**Requirement:** The answer is every line in the data below that contains the word "site".

**Supplied records:**
::::

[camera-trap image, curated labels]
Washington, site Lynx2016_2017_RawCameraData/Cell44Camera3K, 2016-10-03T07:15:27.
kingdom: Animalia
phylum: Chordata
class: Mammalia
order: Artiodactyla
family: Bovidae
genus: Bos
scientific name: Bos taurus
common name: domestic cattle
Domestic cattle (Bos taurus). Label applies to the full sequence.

::::

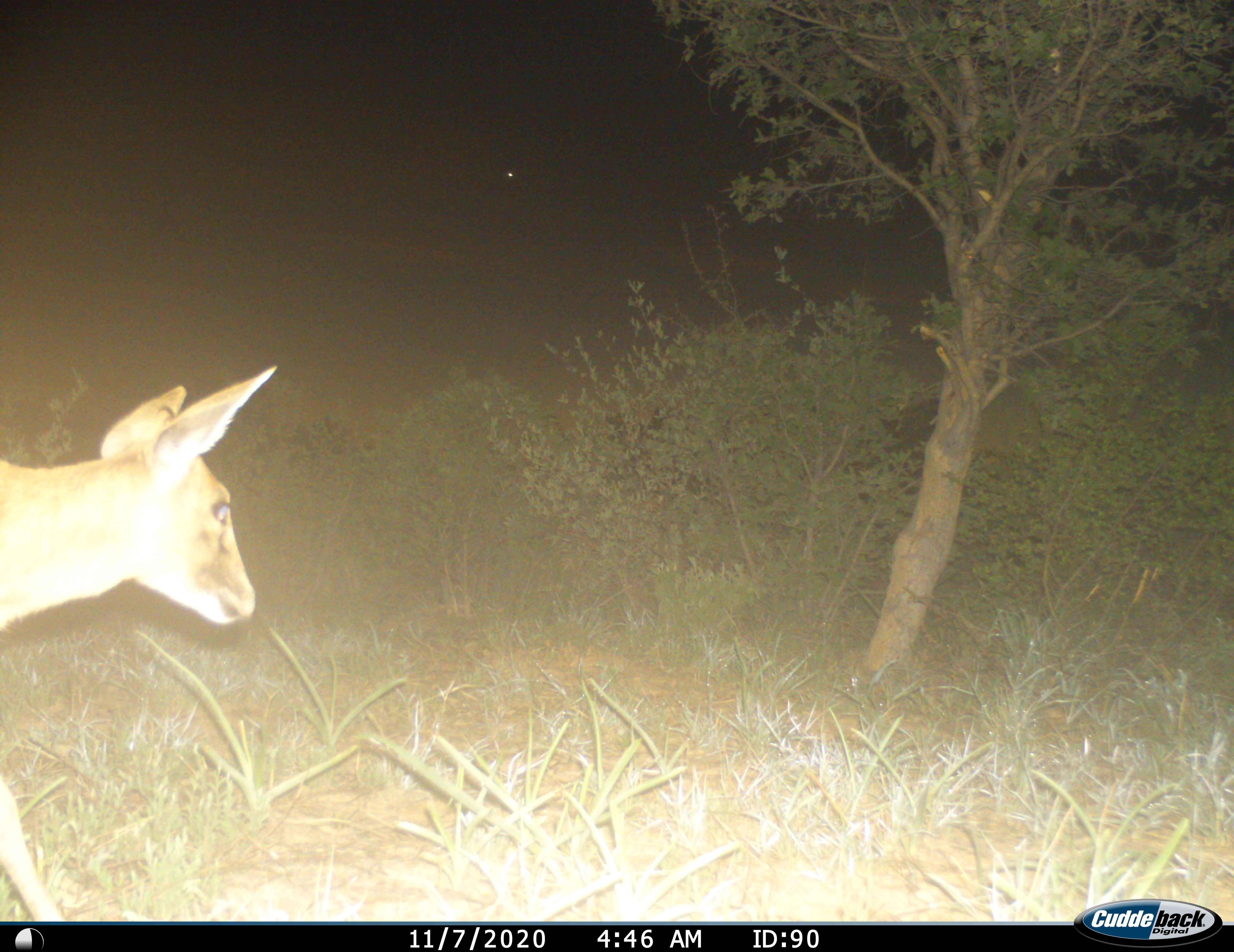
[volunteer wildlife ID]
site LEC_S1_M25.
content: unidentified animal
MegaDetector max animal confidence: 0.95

::::

**Exercise result:**
Washington, site Lynx2016_2017_RawCameraData/Cell44Camera3K, 2016-10-03T07:15:27.
site LEC_S1_M25.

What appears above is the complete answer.